DIA-NN 2.0 and tsv file output

From version 2.0, DIA-NN stops producing output in the tab-delimited text format (.tsv). It uses the parquet data format. In our experiments, a .parquet file output is about 10 times smaller than the equivalent .tsv file. If your downstream processing tool requires a .tsv file as input, you can convert a .parquet file to .tsv file using the R package arrow.

require("arrow")
# if the package "arrow" is not available, you can install it by 
# install.packages("arrow") 

write.table(arrow::read_parquet("report.parquet"), "report.tsv", 
            sep = "\t", row.names = FALSE, quote = FALSE)

DIA-MS quantification at the fragment level

For protein quantification using MS/MS fragments, one needs to switch on the --export-quant flag

Screenshot of the DIA-NN 2.0.2 parameter box

The fragment intensities will be in the .parquet file columns Fr.0.Quantity, Fr.1.Quantity, and so on till Fr.11.Quantity. We can combine all quantitative information in a new column called Intensities as input to the iq R package.

raw <- arrow::read_parquet("report.parquet")

raw$Intensities = paste(raw$Fr.0.Quantity, raw$Fr.1.Quantity, raw$Fr.2.Quantity, 
                        raw$Fr.3.Quantity, raw$Fr.4.Quantity, raw$Fr.5.Quantity, 
                        raw$Fr.6.Quantity, raw$Fr.7.Quantity, raw$Fr.8.Quantity, 
                        raw$Fr.9.Quantity, raw$Fr.10.Quantity, raw$Fr.11.Quantity, sep = ";")

write.table(raw, "report.tsv", sep = "\t", row.names = FALSE, quote = FALSE)

We can then process the resulting report.tsv file using iq.

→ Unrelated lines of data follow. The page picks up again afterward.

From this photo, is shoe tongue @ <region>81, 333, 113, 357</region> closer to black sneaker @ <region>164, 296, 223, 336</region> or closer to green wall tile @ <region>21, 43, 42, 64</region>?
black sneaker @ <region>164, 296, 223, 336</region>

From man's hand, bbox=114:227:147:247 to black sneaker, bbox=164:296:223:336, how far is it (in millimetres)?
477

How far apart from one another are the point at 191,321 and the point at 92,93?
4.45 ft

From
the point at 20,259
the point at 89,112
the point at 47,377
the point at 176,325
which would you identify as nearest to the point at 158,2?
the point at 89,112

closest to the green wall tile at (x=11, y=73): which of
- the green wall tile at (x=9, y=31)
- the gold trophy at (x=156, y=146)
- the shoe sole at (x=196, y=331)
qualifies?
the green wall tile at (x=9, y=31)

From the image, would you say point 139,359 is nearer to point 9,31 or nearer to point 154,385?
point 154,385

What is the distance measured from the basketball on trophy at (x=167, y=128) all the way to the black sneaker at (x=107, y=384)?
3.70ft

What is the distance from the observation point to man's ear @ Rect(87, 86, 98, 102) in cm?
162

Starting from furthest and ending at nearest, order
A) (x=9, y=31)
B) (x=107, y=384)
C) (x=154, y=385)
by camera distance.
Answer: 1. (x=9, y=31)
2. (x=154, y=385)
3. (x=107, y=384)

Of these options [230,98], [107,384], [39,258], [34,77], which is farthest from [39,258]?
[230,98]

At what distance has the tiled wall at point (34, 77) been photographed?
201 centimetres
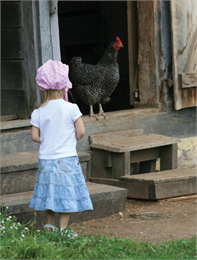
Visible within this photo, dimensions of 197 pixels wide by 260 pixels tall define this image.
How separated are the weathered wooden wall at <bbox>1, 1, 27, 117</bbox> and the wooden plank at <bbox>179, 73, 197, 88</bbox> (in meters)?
2.19

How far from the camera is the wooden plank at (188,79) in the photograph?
6.41m

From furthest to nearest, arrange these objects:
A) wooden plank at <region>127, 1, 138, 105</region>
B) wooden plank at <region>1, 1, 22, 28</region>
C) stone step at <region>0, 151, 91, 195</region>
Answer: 1. wooden plank at <region>127, 1, 138, 105</region>
2. wooden plank at <region>1, 1, 22, 28</region>
3. stone step at <region>0, 151, 91, 195</region>

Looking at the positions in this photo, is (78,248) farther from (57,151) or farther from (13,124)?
(13,124)

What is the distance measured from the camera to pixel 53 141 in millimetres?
3619

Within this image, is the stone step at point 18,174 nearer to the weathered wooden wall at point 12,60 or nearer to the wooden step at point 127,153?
the weathered wooden wall at point 12,60

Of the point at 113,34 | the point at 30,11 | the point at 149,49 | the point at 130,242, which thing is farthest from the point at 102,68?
the point at 113,34

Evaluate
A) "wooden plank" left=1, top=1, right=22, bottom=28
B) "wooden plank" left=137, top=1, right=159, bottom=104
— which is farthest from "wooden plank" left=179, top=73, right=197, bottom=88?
"wooden plank" left=1, top=1, right=22, bottom=28

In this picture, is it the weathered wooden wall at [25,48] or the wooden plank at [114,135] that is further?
the wooden plank at [114,135]

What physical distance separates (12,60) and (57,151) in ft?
7.64

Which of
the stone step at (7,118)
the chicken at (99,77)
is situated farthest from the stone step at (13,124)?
the chicken at (99,77)

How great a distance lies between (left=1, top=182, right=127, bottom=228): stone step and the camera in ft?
13.5

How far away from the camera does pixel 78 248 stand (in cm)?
323

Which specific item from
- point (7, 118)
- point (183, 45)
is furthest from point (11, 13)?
point (183, 45)

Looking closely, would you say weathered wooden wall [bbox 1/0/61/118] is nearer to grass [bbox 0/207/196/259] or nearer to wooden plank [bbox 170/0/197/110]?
wooden plank [bbox 170/0/197/110]
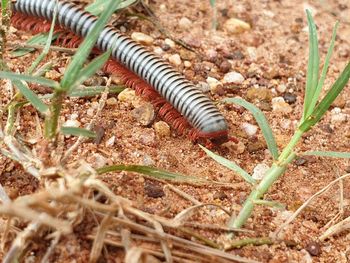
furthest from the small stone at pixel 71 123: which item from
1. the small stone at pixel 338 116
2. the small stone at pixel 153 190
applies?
the small stone at pixel 338 116

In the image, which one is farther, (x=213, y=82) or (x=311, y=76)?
(x=213, y=82)

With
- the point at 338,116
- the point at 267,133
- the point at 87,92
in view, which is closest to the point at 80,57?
the point at 87,92

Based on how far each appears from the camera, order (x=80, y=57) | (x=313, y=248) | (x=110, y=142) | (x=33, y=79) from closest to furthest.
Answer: (x=80, y=57), (x=33, y=79), (x=313, y=248), (x=110, y=142)

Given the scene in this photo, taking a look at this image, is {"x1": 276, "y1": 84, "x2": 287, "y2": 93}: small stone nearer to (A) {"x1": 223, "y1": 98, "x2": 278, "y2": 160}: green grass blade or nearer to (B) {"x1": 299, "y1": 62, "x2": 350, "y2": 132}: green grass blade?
(A) {"x1": 223, "y1": 98, "x2": 278, "y2": 160}: green grass blade

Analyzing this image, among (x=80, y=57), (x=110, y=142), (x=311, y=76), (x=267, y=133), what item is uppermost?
(x=311, y=76)

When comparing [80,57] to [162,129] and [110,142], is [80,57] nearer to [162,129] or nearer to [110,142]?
[110,142]

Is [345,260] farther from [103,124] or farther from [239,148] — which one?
[103,124]
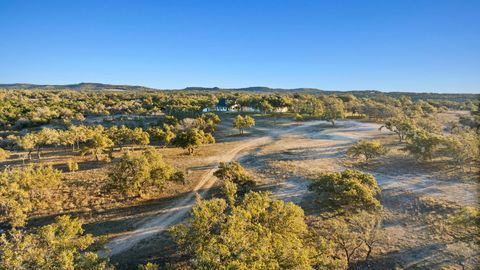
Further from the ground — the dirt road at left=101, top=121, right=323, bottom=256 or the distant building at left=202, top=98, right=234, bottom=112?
the distant building at left=202, top=98, right=234, bottom=112

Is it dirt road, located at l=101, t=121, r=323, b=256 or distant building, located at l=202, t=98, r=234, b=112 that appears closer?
dirt road, located at l=101, t=121, r=323, b=256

iq::process_long_format("report.tsv", 
                        output_filename = "report-protein-group.txt", 
                        sample_id = "Run",
                        intensity_col = "Intensities",
                        annotation_col = c("Protein.Ids","Protein.Names", "Genes"),
                        filter_double_less = c("Q.Value" = "0.01", "PG.Q.Value" = "0.05", 
                                               "Lib.Q.Value" = "0.01", 
                                               "Lib.PG.Q.Value" = "0.01"))

A smaller tsv file

You can also just store necessary columns for iq processing, or filtering out fragments that will not be used, or both.

raw <- arrow::read_parquet("report.parquet")

raw$Intensities = paste(raw$Fr.0.Quantity, raw$Fr.1.Quantity, raw$Fr.2.Quantity, 
                        raw$Fr.3.Quantity, raw$Fr.4.Quantity, raw$Fr.5.Quantity, 
                        raw$Fr.6.Quantity, raw$Fr.7.Quantity, raw$Fr.8.Quantity, 
                        raw$Fr.9.Quantity, raw$Fr.10.Quantity, raw$Fr.11.Quantity, sep = ";")

selected <- raw$Q.Value < 0.01 & raw$PG.Q.Value < 0.05 & 
            raw$Lib.Q.Value < 0.01 & raw$Lib.PG.Q.Value < 0.01

raw <- raw[selected, c("Run", "Protein.Group", "Precursor.Id", "Precursor.Normalised",
                       "Protein.Ids","Protein.Names", "Genes", "Intensities")]

write.table(raw, "report-trimmed.tsv", sep = "\t", row.names = FALSE, quote = FALSE)

iq::process_long_format("report-trimmed.tsv", 
                    output_filename = "report-protein-group-trimmed.txt", 
                    sample_id = "Run",
                    intensity_col = "Intensities",
                    annotation_col = c("Protein.Ids","Protein.Names", "Genes"),
                    filter_double_less = NULL)

Open a big tsv file with Excel

Usually not a good idea. A big .tsv file is not suitable for Excel. I often look at the head of the file to check if the headers are ok.

# On Unix-like systems
head report.tsv > report-head.tsv

# On Window PowerShell
gc report.tsv -head 10 > report-head.tsv

The resulting file report-head.tsv can be easily opened by Excel for examination.